**Selected passage**
You can not fix it. Things will never be "normal" for these people again. But there will be healing. The huge holes in their hearts will never go away, but the grace is that our hearts grow to surround our loss.

Miss you, son. Love never dies.

Tuesday, December 6, 2011

February 20, 1962


Some days just stick in your head. Those profound moments usually have to do with the occasion of some significant event and the resulting emotions that is triggered. It may be an historic event like the end of WWII or the assassination of a president. We remember September 11, where we were, how we felt, the horror of terrorism on our homeland. Or it may be a purely personal event such as a marriage, the birth of a child or the loss of a loved one. Memory is a funny thing. 

One of my earliest, date specific memories was February 20, 1962, during the dead of winter in the mountaintop town of Sutton, Vermont, population 476. Our family was living in the valley in the station manager's house at the Portland Pipeline pump station. In those days, before computers and remote operation capabilities, each of the eight pump stations on the 236-mile-long oil pipeline from the deep-water tanker terminal in Portland, Maine to the refineries in Montreal, Canada, were staffed. Our dad was the station boss and part of the job was to live at the station. 

Mom hated the isolation, ten miles to the nearest groceries in Barton, a mile to our closest neighbor, but for me, it was an exciting and early introduction to living in the North Woods. My sisters played with each other. I had 20 square miles of densely forested mountains and valleys, river, streams and swamps, as my companion. Cabins and tree houses, rafts and snow tunnels. Frogs, snakes, deer, rabbit, critters of all sorts. Spears, tomahawks, slingshots, bows and arrows Every day was an amazing outdoor adventure. I loved it.

**Questions to answer**
1. Do these statements agree with the passage about February 20, 1962? Answer yes or no for each, and quote the words that decide it. (a) Each of the eight pump stations on the pipeline had staff. (b) The nearest groceries were a mile away. (c) The narrator's sisters played with each other.
2. List every animal named in the passage about February 20, 1962.
3. Continue the passage about February 20, 1962 from where it stops.

**Records supplied**
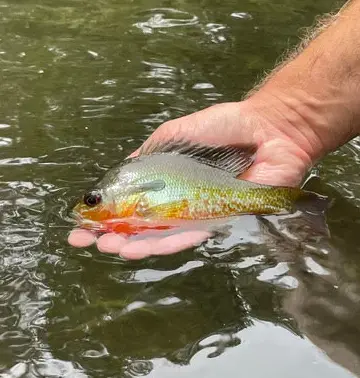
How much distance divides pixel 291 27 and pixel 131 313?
14.6 feet

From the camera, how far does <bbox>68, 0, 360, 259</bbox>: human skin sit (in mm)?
3586

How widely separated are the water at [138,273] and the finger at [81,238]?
31mm

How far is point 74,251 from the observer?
3086 millimetres

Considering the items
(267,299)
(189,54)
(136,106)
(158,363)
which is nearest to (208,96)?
(136,106)

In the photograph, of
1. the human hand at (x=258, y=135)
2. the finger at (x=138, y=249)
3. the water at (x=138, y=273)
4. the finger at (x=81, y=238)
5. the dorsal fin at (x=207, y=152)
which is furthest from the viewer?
the human hand at (x=258, y=135)

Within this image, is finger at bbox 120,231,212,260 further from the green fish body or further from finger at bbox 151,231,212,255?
the green fish body

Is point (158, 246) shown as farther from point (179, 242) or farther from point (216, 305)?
point (216, 305)

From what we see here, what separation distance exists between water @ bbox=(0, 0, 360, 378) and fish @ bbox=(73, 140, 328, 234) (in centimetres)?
13

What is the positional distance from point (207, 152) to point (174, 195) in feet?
1.03

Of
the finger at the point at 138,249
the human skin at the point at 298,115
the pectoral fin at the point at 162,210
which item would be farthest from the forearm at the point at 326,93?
the finger at the point at 138,249

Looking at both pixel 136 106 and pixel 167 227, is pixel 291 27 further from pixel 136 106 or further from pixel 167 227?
pixel 167 227

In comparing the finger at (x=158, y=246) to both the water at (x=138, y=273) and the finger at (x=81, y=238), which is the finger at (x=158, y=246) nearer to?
the water at (x=138, y=273)

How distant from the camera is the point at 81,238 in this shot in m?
3.09

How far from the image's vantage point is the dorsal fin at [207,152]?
3285 mm
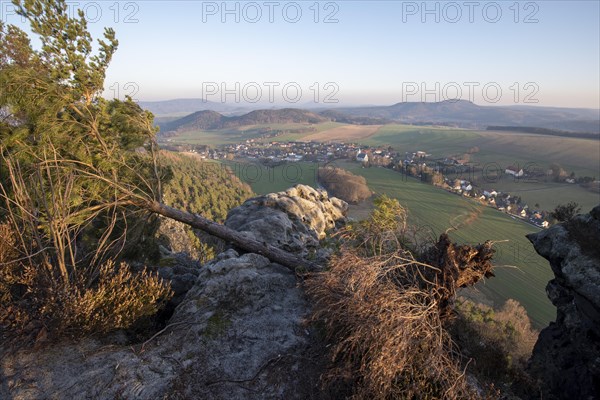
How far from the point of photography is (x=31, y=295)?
21.6 feet

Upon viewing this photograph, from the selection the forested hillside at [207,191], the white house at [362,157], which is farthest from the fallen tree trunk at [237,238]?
the white house at [362,157]

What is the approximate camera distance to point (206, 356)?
6.16 metres

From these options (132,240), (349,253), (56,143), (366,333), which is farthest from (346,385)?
(56,143)

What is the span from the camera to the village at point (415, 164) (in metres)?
51.3

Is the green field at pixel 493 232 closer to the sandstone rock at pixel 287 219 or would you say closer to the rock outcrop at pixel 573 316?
the sandstone rock at pixel 287 219

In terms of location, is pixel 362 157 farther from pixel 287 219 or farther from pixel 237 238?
pixel 237 238

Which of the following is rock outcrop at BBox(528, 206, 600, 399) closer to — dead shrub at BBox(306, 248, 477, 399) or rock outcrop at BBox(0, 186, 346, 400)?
dead shrub at BBox(306, 248, 477, 399)

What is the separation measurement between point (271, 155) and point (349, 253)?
94121 mm

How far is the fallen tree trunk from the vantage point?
10.0 meters

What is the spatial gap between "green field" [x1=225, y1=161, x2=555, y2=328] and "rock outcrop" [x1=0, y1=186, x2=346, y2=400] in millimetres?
4327

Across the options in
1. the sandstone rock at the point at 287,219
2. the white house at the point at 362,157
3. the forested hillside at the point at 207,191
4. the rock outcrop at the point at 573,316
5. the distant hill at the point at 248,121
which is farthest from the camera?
the distant hill at the point at 248,121

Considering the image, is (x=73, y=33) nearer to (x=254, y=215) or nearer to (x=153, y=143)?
(x=153, y=143)

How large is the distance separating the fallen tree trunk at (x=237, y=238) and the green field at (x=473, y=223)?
4040mm

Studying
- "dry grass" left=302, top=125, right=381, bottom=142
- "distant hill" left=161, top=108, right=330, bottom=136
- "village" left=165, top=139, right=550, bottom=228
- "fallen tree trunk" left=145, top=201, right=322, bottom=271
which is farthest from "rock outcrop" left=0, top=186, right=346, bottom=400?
"distant hill" left=161, top=108, right=330, bottom=136
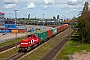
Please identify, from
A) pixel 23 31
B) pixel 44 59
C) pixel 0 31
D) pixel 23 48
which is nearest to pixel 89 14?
pixel 23 48

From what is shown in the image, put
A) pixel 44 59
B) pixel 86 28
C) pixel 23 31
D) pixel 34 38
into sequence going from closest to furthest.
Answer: pixel 44 59 → pixel 34 38 → pixel 86 28 → pixel 23 31

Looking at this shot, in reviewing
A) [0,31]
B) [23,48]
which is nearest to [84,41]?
[23,48]

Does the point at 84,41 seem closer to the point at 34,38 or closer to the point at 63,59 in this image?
the point at 34,38

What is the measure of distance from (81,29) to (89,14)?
19.3 feet

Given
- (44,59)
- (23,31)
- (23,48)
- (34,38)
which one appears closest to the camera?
(44,59)

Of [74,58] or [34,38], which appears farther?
[34,38]

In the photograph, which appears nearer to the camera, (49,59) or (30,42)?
(49,59)

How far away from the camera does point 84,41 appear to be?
66562mm

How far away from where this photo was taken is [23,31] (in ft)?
409

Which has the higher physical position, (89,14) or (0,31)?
(89,14)

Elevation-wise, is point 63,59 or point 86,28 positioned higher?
point 86,28

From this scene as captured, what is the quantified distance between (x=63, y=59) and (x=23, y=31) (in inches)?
3556

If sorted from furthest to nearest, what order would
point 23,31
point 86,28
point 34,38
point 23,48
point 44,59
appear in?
point 23,31
point 86,28
point 34,38
point 23,48
point 44,59

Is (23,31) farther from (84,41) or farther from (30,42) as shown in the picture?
(30,42)
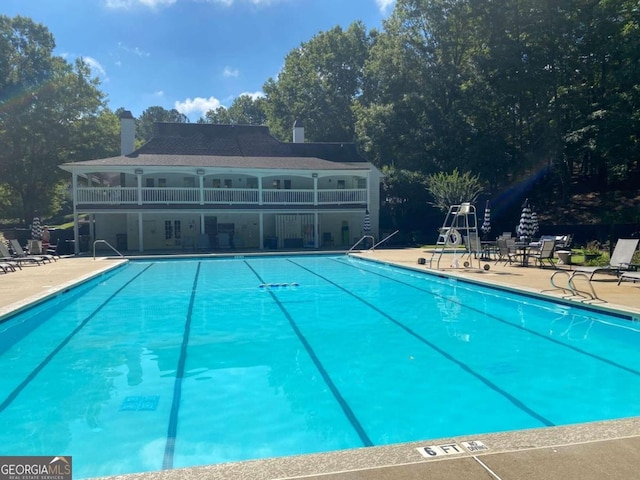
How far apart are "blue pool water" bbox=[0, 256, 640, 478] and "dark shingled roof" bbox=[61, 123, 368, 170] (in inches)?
717

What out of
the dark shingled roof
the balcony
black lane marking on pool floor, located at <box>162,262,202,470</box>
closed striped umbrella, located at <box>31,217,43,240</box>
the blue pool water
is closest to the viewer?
black lane marking on pool floor, located at <box>162,262,202,470</box>

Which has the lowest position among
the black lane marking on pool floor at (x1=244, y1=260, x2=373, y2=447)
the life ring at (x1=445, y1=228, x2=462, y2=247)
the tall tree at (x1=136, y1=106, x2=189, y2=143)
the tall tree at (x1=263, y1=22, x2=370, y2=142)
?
the black lane marking on pool floor at (x1=244, y1=260, x2=373, y2=447)

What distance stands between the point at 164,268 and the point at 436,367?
1483cm

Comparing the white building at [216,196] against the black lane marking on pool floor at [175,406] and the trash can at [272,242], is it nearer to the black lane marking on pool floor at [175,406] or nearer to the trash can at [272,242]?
the trash can at [272,242]

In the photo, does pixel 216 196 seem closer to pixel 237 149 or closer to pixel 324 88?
pixel 237 149

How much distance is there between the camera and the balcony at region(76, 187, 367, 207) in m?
25.2

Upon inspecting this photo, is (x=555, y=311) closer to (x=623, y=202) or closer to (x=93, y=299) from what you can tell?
(x=93, y=299)

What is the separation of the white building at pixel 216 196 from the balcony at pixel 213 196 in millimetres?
56

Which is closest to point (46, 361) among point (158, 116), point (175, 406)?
point (175, 406)

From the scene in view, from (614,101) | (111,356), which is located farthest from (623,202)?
(111,356)

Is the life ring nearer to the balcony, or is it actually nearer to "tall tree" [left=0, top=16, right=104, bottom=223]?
the balcony

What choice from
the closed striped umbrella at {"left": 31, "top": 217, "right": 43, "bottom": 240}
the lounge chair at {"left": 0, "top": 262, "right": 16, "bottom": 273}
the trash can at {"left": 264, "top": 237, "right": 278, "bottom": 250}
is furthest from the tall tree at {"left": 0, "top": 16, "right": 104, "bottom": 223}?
the lounge chair at {"left": 0, "top": 262, "right": 16, "bottom": 273}

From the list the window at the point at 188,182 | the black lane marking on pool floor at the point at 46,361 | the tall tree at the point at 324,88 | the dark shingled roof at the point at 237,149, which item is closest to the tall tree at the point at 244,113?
the tall tree at the point at 324,88

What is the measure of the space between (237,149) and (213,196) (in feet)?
21.6
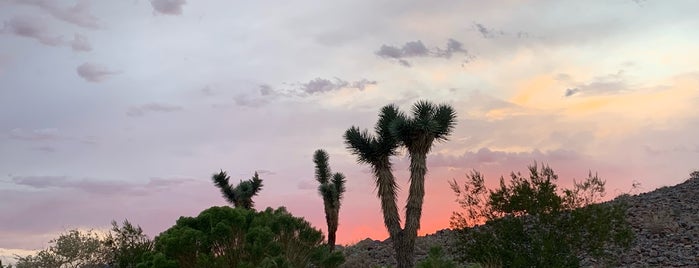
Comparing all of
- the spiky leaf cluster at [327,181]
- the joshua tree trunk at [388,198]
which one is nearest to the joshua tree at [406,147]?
the joshua tree trunk at [388,198]

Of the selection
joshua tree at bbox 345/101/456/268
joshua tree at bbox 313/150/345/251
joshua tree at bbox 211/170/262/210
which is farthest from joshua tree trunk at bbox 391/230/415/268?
joshua tree at bbox 211/170/262/210

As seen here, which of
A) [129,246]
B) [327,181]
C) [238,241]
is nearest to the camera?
[238,241]

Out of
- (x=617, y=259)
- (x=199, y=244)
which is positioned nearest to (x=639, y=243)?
(x=617, y=259)

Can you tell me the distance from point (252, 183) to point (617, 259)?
2543 cm

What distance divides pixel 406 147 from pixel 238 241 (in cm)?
1462

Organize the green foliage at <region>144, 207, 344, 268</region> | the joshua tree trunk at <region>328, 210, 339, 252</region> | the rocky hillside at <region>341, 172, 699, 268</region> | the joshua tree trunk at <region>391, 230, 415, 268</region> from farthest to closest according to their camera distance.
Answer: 1. the joshua tree trunk at <region>328, 210, 339, 252</region>
2. the joshua tree trunk at <region>391, 230, 415, 268</region>
3. the rocky hillside at <region>341, 172, 699, 268</region>
4. the green foliage at <region>144, 207, 344, 268</region>

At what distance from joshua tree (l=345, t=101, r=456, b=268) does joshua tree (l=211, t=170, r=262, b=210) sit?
45.8ft

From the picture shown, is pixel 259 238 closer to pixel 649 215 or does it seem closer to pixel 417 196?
pixel 417 196

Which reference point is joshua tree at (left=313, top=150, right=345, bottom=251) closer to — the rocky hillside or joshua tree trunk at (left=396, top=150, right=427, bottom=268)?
the rocky hillside

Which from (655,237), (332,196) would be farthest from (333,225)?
(655,237)

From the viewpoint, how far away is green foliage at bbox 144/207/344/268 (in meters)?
18.2

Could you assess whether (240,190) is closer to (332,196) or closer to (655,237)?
(332,196)

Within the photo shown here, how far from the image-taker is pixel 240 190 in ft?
153

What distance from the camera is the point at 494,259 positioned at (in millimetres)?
24891
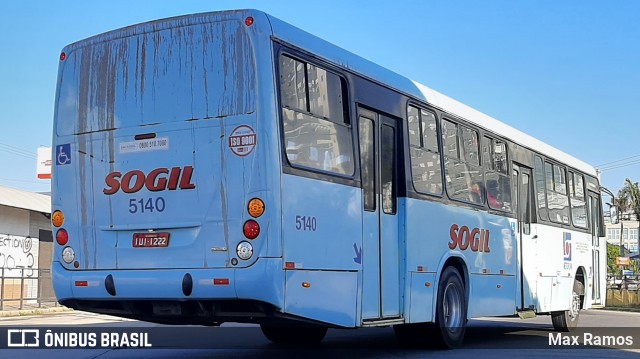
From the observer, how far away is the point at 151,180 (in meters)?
8.32

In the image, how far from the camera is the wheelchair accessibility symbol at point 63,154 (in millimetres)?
8883

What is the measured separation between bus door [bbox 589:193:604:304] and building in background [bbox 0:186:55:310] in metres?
16.2

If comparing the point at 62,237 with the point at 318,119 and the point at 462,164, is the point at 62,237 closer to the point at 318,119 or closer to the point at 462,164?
the point at 318,119

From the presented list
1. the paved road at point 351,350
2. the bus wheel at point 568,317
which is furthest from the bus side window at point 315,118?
the bus wheel at point 568,317

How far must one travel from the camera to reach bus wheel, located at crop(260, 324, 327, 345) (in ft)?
40.1

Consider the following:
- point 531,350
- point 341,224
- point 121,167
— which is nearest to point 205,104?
point 121,167

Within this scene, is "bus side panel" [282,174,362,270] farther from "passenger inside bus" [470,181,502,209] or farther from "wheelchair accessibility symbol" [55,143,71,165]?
"passenger inside bus" [470,181,502,209]

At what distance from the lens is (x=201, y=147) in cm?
812

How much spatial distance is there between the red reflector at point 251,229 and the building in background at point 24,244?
19205 mm

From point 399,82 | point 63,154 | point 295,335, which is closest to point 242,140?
point 63,154

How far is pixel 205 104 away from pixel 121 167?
1.15 meters

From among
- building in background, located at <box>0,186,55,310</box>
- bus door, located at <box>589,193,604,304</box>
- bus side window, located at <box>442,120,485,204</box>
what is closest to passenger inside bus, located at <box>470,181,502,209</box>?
bus side window, located at <box>442,120,485,204</box>

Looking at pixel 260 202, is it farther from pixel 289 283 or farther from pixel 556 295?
pixel 556 295

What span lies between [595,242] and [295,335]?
27.6 ft
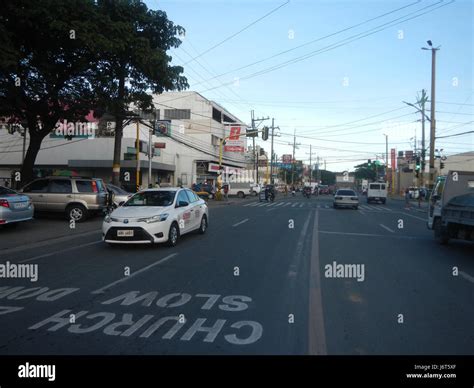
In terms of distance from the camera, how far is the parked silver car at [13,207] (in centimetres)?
1283

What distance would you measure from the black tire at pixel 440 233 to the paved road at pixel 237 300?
0.97m

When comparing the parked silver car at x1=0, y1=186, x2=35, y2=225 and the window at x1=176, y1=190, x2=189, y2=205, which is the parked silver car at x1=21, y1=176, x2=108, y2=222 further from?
the window at x1=176, y1=190, x2=189, y2=205

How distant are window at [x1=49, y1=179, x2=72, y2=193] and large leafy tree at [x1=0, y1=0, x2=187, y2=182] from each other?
3.31 meters

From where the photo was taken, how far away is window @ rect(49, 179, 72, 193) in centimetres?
1711

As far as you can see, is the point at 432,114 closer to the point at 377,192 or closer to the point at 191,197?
the point at 377,192

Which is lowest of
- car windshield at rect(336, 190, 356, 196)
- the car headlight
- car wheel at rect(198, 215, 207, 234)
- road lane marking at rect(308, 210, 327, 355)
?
road lane marking at rect(308, 210, 327, 355)

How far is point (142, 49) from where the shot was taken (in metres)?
17.6

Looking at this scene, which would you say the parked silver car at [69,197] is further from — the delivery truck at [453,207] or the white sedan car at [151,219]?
the delivery truck at [453,207]

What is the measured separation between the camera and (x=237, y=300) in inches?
251

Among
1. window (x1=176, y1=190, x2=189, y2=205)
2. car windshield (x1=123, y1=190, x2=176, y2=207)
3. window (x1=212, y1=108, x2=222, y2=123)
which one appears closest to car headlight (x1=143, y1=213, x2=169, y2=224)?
car windshield (x1=123, y1=190, x2=176, y2=207)
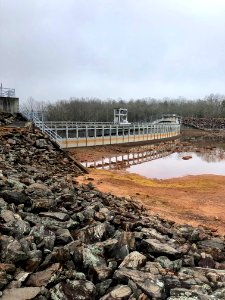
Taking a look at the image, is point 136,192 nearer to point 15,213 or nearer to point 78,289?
point 15,213

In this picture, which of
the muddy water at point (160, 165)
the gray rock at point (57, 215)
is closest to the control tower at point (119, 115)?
the muddy water at point (160, 165)

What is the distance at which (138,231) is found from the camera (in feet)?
22.1

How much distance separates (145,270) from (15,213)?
114 inches

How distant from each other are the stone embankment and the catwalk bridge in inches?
1151

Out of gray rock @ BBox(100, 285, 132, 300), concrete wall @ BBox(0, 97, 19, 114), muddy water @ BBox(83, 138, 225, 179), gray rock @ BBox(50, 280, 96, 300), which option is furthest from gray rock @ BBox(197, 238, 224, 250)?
concrete wall @ BBox(0, 97, 19, 114)

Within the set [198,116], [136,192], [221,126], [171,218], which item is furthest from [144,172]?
[198,116]

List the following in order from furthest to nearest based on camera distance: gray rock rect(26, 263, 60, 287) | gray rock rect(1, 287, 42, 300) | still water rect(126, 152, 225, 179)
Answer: still water rect(126, 152, 225, 179) → gray rock rect(26, 263, 60, 287) → gray rock rect(1, 287, 42, 300)

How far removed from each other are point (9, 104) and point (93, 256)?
23.3 meters

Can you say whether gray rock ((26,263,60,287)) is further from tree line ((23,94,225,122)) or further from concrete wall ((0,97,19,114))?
tree line ((23,94,225,122))

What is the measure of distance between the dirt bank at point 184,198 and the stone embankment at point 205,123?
74.6 m

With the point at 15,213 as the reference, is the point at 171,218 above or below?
below

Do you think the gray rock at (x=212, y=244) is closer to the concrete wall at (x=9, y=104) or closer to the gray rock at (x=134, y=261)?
the gray rock at (x=134, y=261)

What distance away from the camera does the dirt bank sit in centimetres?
1028

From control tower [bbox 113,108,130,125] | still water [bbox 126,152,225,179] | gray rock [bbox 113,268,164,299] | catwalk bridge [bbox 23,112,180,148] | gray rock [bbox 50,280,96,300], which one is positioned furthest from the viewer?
control tower [bbox 113,108,130,125]
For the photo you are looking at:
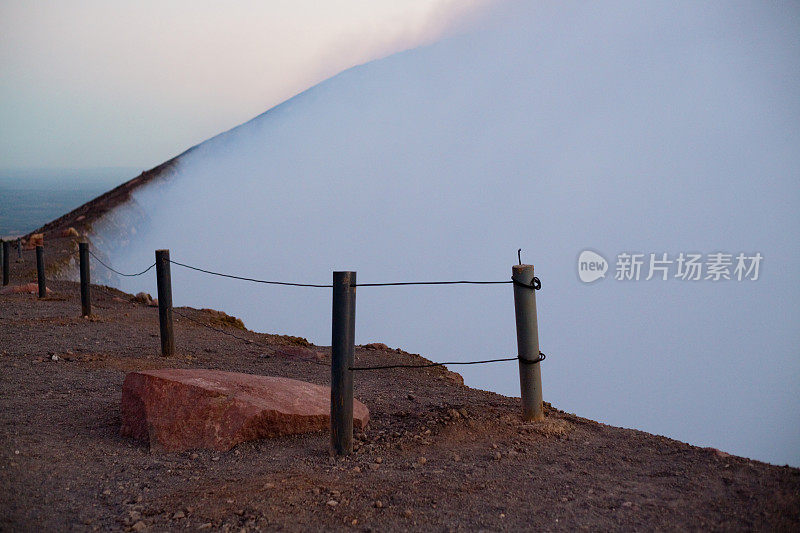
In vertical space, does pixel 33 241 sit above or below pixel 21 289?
Answer: above

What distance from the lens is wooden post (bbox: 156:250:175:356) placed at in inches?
281

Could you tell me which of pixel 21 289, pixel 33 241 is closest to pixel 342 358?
pixel 21 289

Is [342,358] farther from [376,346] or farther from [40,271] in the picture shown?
[40,271]

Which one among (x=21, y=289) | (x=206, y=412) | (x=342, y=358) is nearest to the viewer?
(x=342, y=358)

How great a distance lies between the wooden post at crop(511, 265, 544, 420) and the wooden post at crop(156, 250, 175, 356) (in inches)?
164

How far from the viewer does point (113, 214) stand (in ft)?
65.9

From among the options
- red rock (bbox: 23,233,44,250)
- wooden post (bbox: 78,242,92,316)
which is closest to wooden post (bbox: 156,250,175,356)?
wooden post (bbox: 78,242,92,316)

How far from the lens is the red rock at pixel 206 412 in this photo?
A: 4316mm

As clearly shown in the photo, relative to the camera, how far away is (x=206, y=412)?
4.35m

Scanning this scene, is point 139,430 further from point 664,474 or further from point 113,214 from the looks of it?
point 113,214

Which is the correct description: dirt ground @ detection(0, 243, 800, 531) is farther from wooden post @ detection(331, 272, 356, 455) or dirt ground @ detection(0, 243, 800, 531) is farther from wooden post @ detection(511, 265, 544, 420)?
wooden post @ detection(511, 265, 544, 420)

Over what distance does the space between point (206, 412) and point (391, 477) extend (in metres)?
1.35

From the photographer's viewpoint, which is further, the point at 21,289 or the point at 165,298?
the point at 21,289

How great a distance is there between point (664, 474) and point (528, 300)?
129 cm
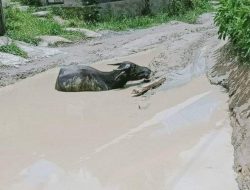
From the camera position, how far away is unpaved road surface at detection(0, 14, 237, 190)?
18.3 ft

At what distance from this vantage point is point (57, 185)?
220 inches

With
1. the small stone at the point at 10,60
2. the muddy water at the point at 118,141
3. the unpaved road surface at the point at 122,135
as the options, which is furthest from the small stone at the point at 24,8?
the muddy water at the point at 118,141

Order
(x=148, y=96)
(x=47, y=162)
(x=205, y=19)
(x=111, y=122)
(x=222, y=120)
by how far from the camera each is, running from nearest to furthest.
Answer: (x=47, y=162)
(x=222, y=120)
(x=111, y=122)
(x=148, y=96)
(x=205, y=19)

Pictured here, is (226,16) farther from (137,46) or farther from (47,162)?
(137,46)

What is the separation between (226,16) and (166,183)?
185 inches

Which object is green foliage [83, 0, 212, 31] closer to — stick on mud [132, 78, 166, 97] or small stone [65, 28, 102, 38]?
small stone [65, 28, 102, 38]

**List of answers**
1.
(a) Yes: "each of the eight pump stations on the 236-mile-long oil pipeline from the deep-water tanker terminal in Portland, Maine to the refineries in Montreal, Canada, were staffed"
(b) No: "ten miles to the nearest groceries in Barton, a mile to our closest neighbor"
(c) Yes: "My sisters played with each other."

2. frogs, snakes, deer, rabbit

3.
The 1st through 8th grade, four room schoolhouse was located in the small farming community on top of a mountain, elevation 1,400 ft. There were 8 to 10 kids per grade and two grades per room. I remember feeling fortunate that we had an equal number of boys and girls in my class for inside square dancing during the long, brutally cold winter months. God forbid I'd have to dance with another boy. Every school day, Kermit Weed's mother would stop her rusted, green, 4 wheel drive Suburban in front of our house on Route 5 and pick my sister and me up for the 10 mile drive up the steep dirt road to school. On the way, we would stop for Colin Sheehan and his sister and my best friend, Peter Friend and his brothers.

The community was dirt poor. At the pinnacle of the economic ladder were the handful of large dairy farmers, followed by the small subsistence farmers and then the hired help. The Wood family belonged to the latter and held the distinction of being one of the few black families in Caledonia County. I don't remember having ever previously met a black person. John Wood was in my class, and we became fast friends. His brother was in my sister's class and I remember her crying because she discovered he didn't have underwear. She took a paper bag of my skivvies to school one day and left it under his desk. Gailie has always had the biggest heart. Such a good girl.

At the crossroads in town was a small building that housed the post office, the general store, the barber shop and the grain and feed depot, all in one room. It was definitely off limits to the school kids. We were strictly forbidden from it. I don't remember why John and I decided to sneak down the hill to the store that cold February 20th. We escaped, seemingly unobserved, from the back of the hay field that we called a playground, trudged through snow to our waists, and dashed across the street in front of the grange hall. We peeked inside the store and scurried back up the hill in order to catch our rides home. We knew we had broken a major rule and we felt wildly exhilarated, a couple dangerous outlaws living on the edge.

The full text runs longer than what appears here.